Even in season of challenges, farmers bring in bountiful crop
By Bob Fenske, firstname.lastname@example.org
When Terry Basol considers the challenges hurled at farmers this growing season, the ISU Extension agronomist can’t help but shake his head in amazement when it comes to some of the yields being reporting now that the harvest season has kicked into full swing.
“Honestly, if you would have told me in July that we’d be seeing what we’re seeing now, I wouldn’t have believed you,” said the crop expert stationed in Nashua.
“As agronomists, we’ve all walked in corn fields that were in desperate need of rain and now we’re seeing a pretty good crop even though Mother Nature threw the proverbial book at us this entire season,” Basol said.
A number of farmers contacted by the New Hampton Tribune said they were bringing in yields in the “60s” when it came to soybeans and that the small amount of tests they’ve done in cornfields are producing better-than-normal yields as well.
As of Monday, the weekly Iowa Crop Progress and Condition report by the U.S. Department of Agriculture showed 16% of the state corn crop harvested in the North Central area that includes Floyd County.
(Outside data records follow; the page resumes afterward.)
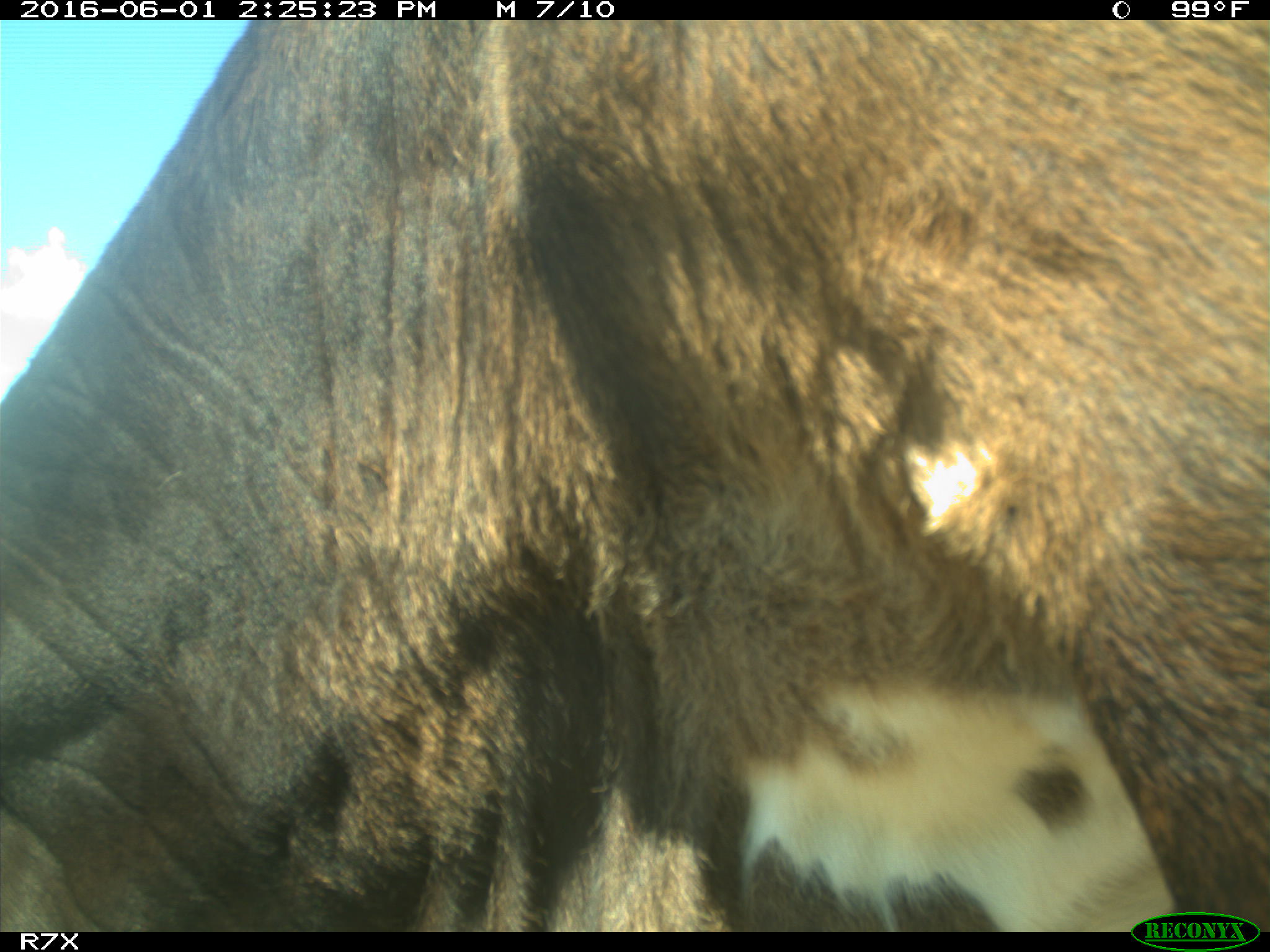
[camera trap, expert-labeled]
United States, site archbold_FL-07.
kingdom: Animalia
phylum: Chordata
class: Mammalia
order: Artiodactyla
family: Bovidae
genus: Bos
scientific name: Bos taurus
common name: domestic cow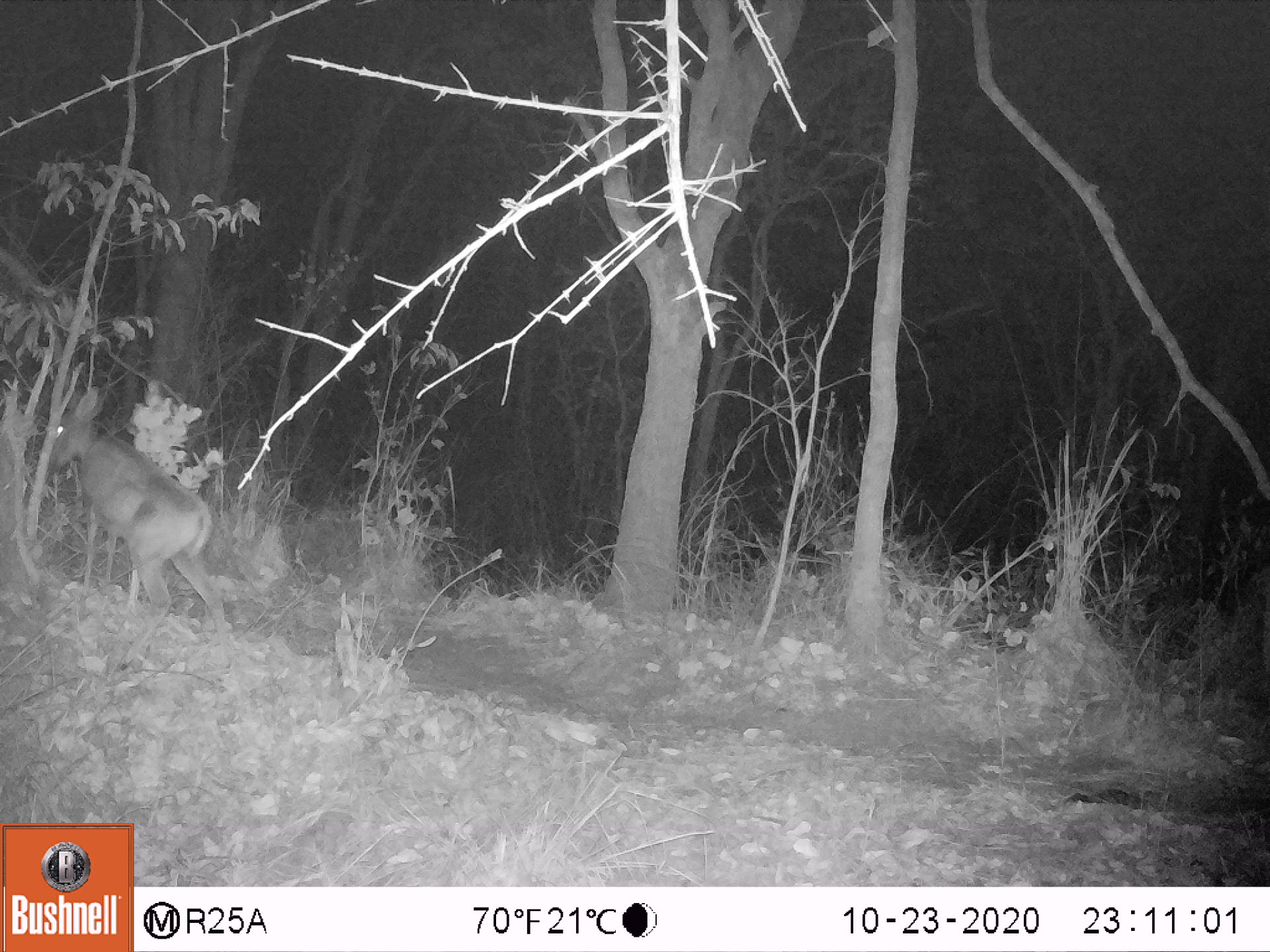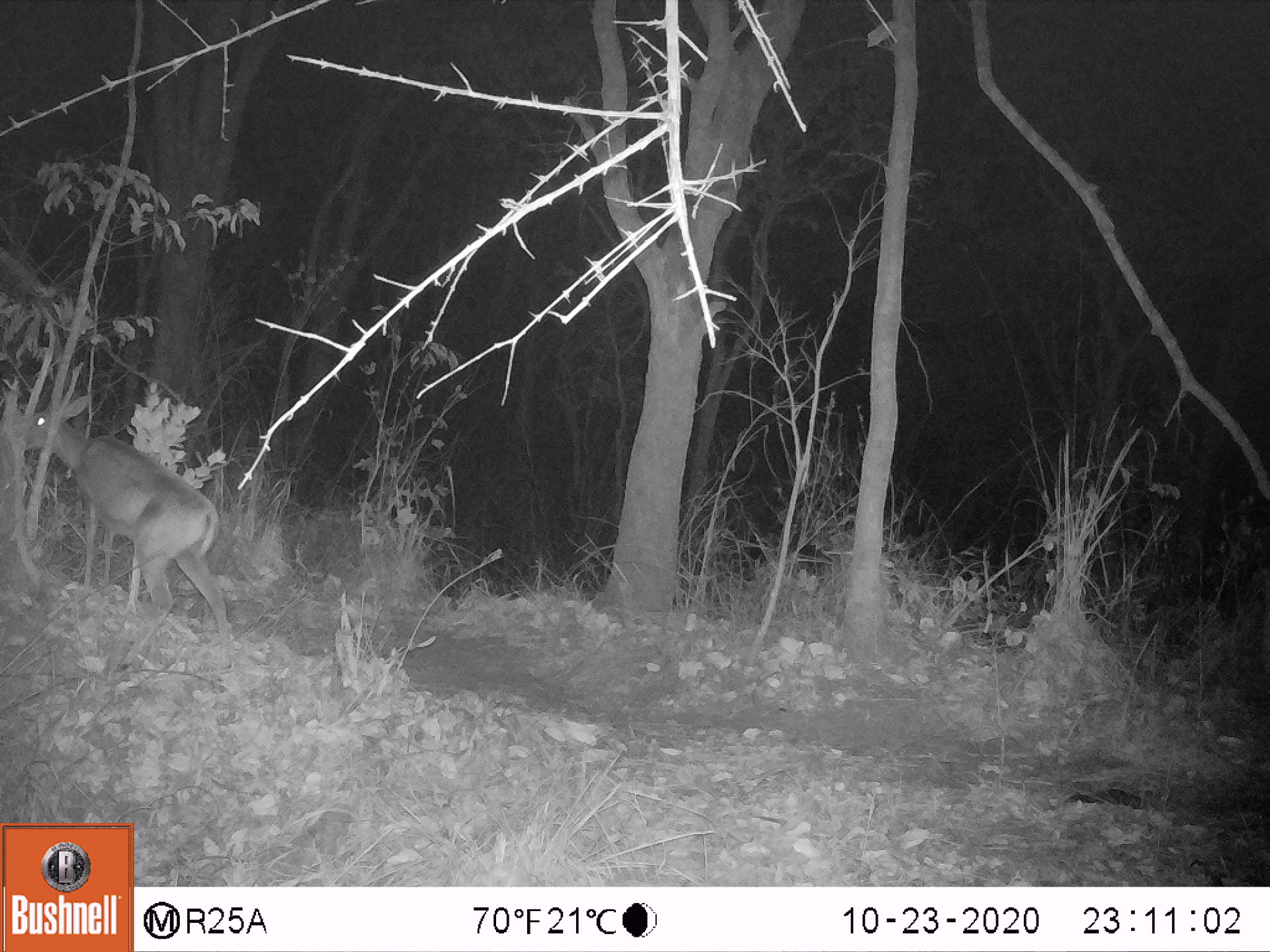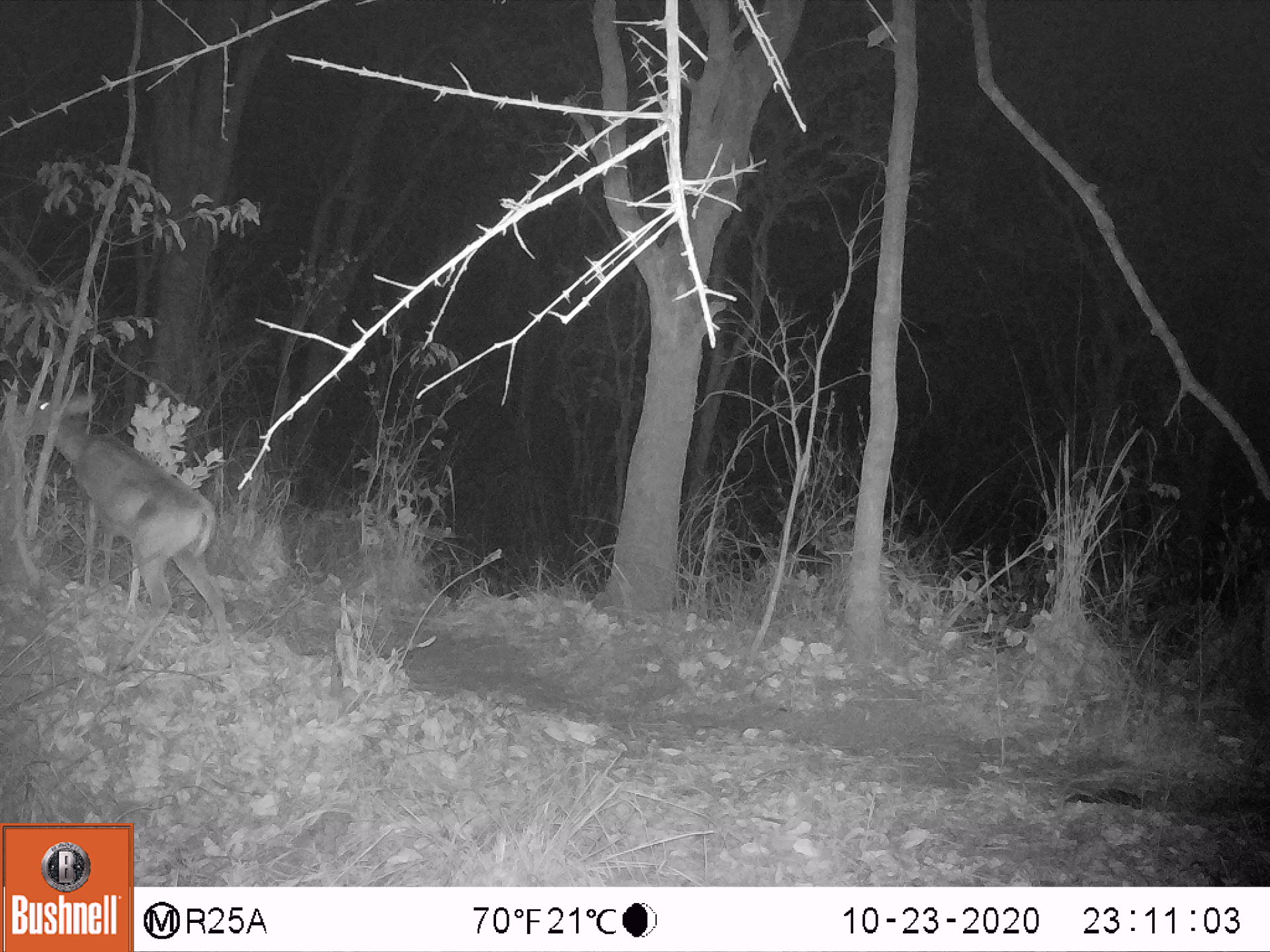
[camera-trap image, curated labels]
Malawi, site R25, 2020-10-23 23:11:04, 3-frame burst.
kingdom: Animalia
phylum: Chordata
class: Mammalia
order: Artiodactyla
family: Bovidae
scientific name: Antilopinae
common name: small antelope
Small antelope (Antilopinae), count 1.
It showed 43% of the soybean crop had been harvested.
That’s a big jump from a week earlier, when only 4% of the corn and 19% of the soybeans had been harvested.
Last week’s weather — especially early in the week when skies were sunny and temperatures climbed into the 80s — kicked off the harvest in earnest.
It was the end of a season that had included several events with the potential to put a nick in the harvest potentials, including a cool start to the growing season with frost as late as Memorial Day, soaring temperatures in June and drought conditions that reached the “severe” classification by the U.S. Drought Monitor.
Basl said three key factors helped the crops thrive despite less than optimum conditions.
First, he said, the genetics in both corn and soybean seeds continue to improve and helped yields exceed expectations even after a long, hot, dry summer.
“It blows me away what breeders, what geneticists have done with corn and soybeans,” Basol said. “Twenty years ago, this might have been a disastrous year, but it shows you how far the genetics have come in a really short time period.”
Second, soils in Northeast Iowa were able to hold on to what little water they did receive.
And third, rain in August — even torrential downpours that led to area flooding — were critical to the development of both corn and soybeans.
“It helped the corn, it put on test weight. It helped develop the dry matter accumulation and stabilized that yield,” he said. “With the soybeans, it helped develop the seed in the pods and it helped put a few more pods on the top.”
At this point, moisture levels need to start being replenished in the soil, getting ready for planting in 2022, although rain now could slow down a harvest that began in high gear, Basol said.
“We came into this year with a full compliment of moisture, and that’s gone right now,” he said. “If we want to get that same full compliment going into next year, we’re going to need some precipitation between now and then.”
One more benefit to this harvest is that there weren’t any early frosts, which Basol said “would have been awful.”
At this point, however, a killing frost might even be beneficial to some, especially allergy sufferers and people dealing with Army worms and box-elder bugs, Basol said.